_Short problem_
In the records below, take the stretch from the line containing "What is the measured" through the line containing "Result: (x=192, y=107)", both included. Output it as a JSON list of strings with one string per line, leaving out blank lines.

[Dataset items]
· · · · · · ·
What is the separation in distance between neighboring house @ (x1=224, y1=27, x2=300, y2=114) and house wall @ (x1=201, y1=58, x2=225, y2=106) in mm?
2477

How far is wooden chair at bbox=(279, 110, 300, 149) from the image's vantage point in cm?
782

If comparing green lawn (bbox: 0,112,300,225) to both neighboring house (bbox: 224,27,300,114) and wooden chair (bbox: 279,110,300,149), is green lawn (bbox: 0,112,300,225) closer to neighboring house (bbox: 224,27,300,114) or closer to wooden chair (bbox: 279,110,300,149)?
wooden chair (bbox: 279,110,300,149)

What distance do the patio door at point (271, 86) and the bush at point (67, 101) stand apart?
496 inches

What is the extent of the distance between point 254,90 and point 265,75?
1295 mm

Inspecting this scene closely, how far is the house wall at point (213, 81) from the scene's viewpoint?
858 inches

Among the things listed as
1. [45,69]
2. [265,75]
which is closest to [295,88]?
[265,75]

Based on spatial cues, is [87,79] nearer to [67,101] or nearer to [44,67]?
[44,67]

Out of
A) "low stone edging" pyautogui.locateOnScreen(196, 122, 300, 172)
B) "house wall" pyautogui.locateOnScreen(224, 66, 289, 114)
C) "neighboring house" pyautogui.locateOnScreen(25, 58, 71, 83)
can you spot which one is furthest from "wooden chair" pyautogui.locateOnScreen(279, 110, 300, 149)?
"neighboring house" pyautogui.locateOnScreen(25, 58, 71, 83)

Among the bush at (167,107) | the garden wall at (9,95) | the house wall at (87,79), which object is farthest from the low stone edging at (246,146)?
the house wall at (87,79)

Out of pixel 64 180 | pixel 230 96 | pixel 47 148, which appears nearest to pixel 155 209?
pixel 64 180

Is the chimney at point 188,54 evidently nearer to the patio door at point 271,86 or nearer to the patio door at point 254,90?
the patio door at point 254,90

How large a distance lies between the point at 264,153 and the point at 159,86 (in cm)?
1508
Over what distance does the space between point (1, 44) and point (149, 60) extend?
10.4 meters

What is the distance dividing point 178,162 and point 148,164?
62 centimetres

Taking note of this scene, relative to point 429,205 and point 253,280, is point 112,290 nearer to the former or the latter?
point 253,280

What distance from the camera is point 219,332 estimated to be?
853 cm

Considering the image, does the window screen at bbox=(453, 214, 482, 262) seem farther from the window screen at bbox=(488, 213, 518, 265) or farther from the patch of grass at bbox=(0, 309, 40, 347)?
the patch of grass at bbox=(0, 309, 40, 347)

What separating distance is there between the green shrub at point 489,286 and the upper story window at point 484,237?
· · · · · · ·
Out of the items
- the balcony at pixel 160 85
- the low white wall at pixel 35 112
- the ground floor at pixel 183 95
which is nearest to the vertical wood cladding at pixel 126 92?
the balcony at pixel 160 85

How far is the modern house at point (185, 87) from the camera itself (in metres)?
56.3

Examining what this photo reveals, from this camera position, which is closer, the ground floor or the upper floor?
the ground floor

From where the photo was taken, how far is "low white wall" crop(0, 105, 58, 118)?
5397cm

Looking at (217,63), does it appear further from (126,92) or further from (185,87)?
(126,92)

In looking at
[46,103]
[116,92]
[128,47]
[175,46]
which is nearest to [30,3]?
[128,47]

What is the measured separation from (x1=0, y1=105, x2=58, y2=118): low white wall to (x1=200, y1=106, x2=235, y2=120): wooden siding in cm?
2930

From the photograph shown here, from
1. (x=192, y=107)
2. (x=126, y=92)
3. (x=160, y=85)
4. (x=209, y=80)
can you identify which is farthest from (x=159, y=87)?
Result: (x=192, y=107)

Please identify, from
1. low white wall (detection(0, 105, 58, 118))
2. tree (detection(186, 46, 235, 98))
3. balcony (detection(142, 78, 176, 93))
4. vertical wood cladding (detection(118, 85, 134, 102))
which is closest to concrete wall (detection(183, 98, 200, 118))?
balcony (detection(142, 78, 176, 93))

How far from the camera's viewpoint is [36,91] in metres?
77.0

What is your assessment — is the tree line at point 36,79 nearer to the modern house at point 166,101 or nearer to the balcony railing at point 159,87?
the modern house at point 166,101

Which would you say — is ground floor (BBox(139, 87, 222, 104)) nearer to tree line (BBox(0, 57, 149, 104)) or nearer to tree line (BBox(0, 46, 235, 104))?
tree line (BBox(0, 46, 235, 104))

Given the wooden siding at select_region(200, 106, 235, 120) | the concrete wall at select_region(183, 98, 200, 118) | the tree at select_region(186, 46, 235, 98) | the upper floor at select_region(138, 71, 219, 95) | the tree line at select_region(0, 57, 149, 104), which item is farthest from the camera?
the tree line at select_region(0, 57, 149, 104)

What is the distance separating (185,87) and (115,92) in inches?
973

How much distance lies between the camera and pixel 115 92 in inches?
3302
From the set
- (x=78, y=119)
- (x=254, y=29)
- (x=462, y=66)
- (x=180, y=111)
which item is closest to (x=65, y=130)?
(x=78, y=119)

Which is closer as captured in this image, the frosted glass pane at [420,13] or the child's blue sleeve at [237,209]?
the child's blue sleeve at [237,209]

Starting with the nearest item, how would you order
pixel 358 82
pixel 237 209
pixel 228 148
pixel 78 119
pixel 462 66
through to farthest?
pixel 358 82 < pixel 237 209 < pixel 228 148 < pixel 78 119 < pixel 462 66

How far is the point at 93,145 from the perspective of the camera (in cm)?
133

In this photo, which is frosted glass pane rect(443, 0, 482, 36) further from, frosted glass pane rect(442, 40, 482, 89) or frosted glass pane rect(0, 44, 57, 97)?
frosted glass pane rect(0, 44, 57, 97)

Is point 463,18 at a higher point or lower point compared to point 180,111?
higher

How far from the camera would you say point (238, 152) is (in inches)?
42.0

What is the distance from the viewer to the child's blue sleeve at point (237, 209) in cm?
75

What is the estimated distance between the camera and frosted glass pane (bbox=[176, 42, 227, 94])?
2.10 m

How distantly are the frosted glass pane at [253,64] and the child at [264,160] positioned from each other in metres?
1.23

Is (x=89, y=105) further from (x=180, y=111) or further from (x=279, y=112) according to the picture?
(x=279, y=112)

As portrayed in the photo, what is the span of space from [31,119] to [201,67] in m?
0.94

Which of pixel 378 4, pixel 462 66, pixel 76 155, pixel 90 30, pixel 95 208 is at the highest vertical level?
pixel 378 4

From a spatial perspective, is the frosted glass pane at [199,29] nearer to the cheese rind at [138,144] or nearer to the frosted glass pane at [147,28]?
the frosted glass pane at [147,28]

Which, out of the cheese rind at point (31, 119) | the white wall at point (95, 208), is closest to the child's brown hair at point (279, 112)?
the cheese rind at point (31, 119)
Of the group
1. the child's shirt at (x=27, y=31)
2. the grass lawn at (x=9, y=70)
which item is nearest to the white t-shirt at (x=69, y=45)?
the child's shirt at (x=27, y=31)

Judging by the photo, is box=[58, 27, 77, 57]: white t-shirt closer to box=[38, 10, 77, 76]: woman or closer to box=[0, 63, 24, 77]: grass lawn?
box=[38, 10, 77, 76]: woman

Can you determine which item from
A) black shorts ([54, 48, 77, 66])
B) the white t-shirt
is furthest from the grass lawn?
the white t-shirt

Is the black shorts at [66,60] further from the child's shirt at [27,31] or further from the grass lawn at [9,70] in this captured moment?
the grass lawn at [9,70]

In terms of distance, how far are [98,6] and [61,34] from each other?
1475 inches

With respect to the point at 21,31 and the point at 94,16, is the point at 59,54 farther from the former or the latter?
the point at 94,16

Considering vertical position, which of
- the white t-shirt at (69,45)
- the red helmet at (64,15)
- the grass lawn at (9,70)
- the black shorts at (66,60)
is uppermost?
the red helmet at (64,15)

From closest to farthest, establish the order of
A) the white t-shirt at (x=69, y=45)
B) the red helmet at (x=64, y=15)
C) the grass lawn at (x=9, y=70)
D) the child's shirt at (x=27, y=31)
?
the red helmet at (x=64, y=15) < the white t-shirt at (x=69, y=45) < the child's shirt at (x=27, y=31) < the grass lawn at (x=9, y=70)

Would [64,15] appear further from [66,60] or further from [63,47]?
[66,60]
· · · · · · ·
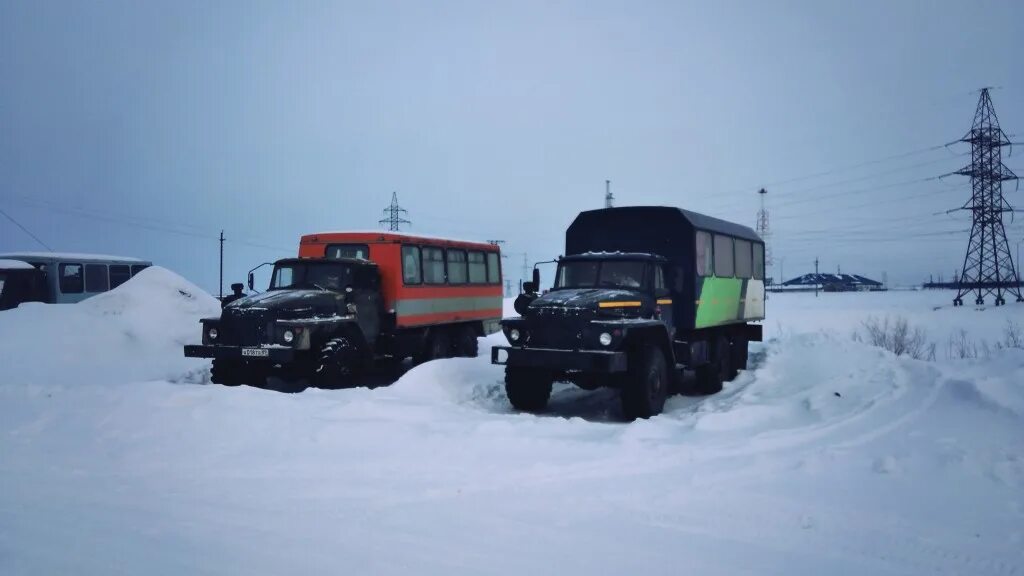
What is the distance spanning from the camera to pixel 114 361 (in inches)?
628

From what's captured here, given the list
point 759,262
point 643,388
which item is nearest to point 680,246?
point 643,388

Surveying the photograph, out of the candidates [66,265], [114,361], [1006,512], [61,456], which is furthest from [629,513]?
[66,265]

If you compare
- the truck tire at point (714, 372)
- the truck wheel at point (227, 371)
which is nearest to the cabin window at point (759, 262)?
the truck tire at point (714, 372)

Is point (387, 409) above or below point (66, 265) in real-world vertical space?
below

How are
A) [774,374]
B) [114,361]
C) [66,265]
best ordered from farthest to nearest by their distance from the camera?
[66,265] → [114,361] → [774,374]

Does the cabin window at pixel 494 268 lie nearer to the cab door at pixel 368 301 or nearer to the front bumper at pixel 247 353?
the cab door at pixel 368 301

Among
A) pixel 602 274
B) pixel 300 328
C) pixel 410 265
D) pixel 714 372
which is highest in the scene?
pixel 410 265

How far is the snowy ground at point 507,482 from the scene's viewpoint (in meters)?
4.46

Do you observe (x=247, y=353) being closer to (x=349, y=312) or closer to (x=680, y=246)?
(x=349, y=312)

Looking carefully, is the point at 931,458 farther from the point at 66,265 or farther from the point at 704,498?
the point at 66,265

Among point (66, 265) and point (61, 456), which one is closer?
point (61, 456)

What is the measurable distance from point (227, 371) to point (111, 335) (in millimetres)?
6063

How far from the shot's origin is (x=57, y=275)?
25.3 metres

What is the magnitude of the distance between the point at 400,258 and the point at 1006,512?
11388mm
· · · · · · ·
_Final result_
[
  "What is the measured separation from (x1=0, y1=105, x2=58, y2=118): low white wall to (x1=200, y1=106, x2=235, y2=120): wooden siding in cm?",
  "2930",
  "From the photograph shown here, from",
  "1. (x=192, y=107)",
  "2. (x=126, y=92)",
  "3. (x=160, y=85)",
  "4. (x=209, y=80)",
  "can you identify which is farthest from (x=159, y=87)?",
  "Result: (x=192, y=107)"
]